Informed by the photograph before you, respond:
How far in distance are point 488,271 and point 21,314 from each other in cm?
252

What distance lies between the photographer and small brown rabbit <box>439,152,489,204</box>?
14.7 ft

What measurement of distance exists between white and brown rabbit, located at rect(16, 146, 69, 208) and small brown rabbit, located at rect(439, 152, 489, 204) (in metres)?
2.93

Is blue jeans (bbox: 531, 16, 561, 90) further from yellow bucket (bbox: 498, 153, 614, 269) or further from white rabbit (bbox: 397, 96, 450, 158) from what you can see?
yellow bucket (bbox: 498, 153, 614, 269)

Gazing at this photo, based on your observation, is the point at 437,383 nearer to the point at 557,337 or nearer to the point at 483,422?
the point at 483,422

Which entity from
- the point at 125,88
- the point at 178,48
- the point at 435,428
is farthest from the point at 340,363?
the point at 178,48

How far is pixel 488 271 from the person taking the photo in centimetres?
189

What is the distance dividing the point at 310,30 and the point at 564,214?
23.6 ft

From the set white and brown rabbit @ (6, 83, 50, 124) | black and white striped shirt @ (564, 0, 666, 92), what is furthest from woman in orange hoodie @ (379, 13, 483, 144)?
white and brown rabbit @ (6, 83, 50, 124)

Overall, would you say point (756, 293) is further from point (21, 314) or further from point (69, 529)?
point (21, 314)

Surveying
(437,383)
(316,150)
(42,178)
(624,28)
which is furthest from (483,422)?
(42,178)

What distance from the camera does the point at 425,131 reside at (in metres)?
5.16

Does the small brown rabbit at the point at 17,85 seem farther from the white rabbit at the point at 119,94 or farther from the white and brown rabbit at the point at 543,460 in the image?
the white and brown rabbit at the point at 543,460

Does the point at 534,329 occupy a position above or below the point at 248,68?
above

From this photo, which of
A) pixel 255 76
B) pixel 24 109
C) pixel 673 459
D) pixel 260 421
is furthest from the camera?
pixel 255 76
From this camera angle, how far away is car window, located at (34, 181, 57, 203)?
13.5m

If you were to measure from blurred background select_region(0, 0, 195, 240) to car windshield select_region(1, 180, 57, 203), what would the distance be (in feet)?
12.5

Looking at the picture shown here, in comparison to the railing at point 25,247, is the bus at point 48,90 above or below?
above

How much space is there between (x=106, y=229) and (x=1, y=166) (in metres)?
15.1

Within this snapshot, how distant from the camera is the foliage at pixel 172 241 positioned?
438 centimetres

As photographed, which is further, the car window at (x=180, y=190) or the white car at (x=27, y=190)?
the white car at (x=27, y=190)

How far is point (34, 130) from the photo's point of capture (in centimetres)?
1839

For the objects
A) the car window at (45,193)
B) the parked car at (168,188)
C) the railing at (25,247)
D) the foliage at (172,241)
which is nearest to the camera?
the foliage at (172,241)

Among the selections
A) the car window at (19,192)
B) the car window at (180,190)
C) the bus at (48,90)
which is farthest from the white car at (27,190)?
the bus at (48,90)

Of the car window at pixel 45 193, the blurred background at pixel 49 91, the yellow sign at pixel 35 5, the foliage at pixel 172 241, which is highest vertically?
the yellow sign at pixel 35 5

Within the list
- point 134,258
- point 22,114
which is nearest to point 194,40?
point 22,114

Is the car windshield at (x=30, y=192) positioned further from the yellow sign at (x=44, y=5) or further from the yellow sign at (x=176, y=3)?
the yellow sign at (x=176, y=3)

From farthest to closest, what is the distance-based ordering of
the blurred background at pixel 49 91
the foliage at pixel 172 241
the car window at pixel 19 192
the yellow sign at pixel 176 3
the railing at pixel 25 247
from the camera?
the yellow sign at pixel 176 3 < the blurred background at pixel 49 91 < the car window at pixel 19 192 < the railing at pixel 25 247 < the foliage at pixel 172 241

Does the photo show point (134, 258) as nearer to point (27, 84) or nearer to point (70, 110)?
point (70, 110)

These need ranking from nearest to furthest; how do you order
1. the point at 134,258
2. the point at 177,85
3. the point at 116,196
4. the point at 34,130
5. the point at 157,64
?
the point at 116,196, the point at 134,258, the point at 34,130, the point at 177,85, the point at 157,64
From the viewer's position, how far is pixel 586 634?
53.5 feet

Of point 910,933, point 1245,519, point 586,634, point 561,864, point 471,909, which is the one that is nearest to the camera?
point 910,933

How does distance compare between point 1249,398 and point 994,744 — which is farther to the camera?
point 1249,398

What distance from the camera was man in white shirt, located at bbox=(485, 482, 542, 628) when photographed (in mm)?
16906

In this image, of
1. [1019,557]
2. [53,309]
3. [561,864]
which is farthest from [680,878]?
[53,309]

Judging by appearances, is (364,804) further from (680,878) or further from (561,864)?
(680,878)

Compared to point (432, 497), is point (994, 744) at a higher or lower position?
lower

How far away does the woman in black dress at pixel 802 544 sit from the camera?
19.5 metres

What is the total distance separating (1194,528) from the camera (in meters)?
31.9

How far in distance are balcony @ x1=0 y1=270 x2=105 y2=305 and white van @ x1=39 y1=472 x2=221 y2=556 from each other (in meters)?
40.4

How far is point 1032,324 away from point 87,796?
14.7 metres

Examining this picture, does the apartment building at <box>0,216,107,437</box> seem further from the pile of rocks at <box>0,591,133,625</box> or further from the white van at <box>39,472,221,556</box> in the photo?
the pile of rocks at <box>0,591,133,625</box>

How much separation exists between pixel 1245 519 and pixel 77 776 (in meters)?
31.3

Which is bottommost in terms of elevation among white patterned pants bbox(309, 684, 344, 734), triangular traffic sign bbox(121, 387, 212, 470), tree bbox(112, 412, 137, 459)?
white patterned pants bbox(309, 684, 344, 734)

• • • • • • •

**TASK**
Render the lines as a Markdown table with the columns n and Line, beginning at the line that contains "How does distance" and running through the end of the records, leaving out blank lines.

**SOLUTION FOR THIS TASK**
| n | Line |
|---|---|
| 1 | How does distance compare between point 1249,398 and point 994,744 — which is farther to the camera? |
| 2 | point 1249,398 |
| 3 | What distance from the camera was man in white shirt, located at bbox=(485, 482, 542, 628) when photographed (in mm)? |
| 4 | 16906 |
| 5 | In this image, of |
| 6 | 1. [1019,557] |
| 7 | 2. [53,309] |
| 8 | 3. [561,864] |
| 9 | which is farthest from [680,878]? |
| 10 | [53,309] |
| 11 | Judging by appearances, is (364,804) further from (680,878) or further from (561,864)? |
| 12 | (680,878) |
| 13 | Compared to point (432, 497), is point (994, 744) at a higher or lower position? |
| 14 | lower |
| 15 | How far away does the woman in black dress at pixel 802 544 sit from the camera? |
| 16 | 19.5 metres |
| 17 | What is the total distance separating (1194,528) from the camera (in meters)? |
| 18 | 31.9 |
| 19 | How far in distance are balcony @ x1=0 y1=270 x2=105 y2=305 and white van @ x1=39 y1=472 x2=221 y2=556 from each other (in meters)? |
| 20 | 40.4 |
| 21 | How far is point 1032,324 away from point 87,796? |
| 22 | 14.7 metres |
| 23 | Examining this picture, does the apartment building at <box>0,216,107,437</box> seem further from the pile of rocks at <box>0,591,133,625</box> or further from the white van at <box>39,472,221,556</box> in the photo? |
| 24 | the pile of rocks at <box>0,591,133,625</box> |
| 25 | How much separation exists between pixel 1245 519 and pixel 77 776 (in meters)? |
| 26 | 31.3 |
| 27 | Which is bottommost in terms of elevation among white patterned pants bbox(309, 684, 344, 734), triangular traffic sign bbox(121, 387, 212, 470), tree bbox(112, 412, 137, 459)? |
| 28 | white patterned pants bbox(309, 684, 344, 734) |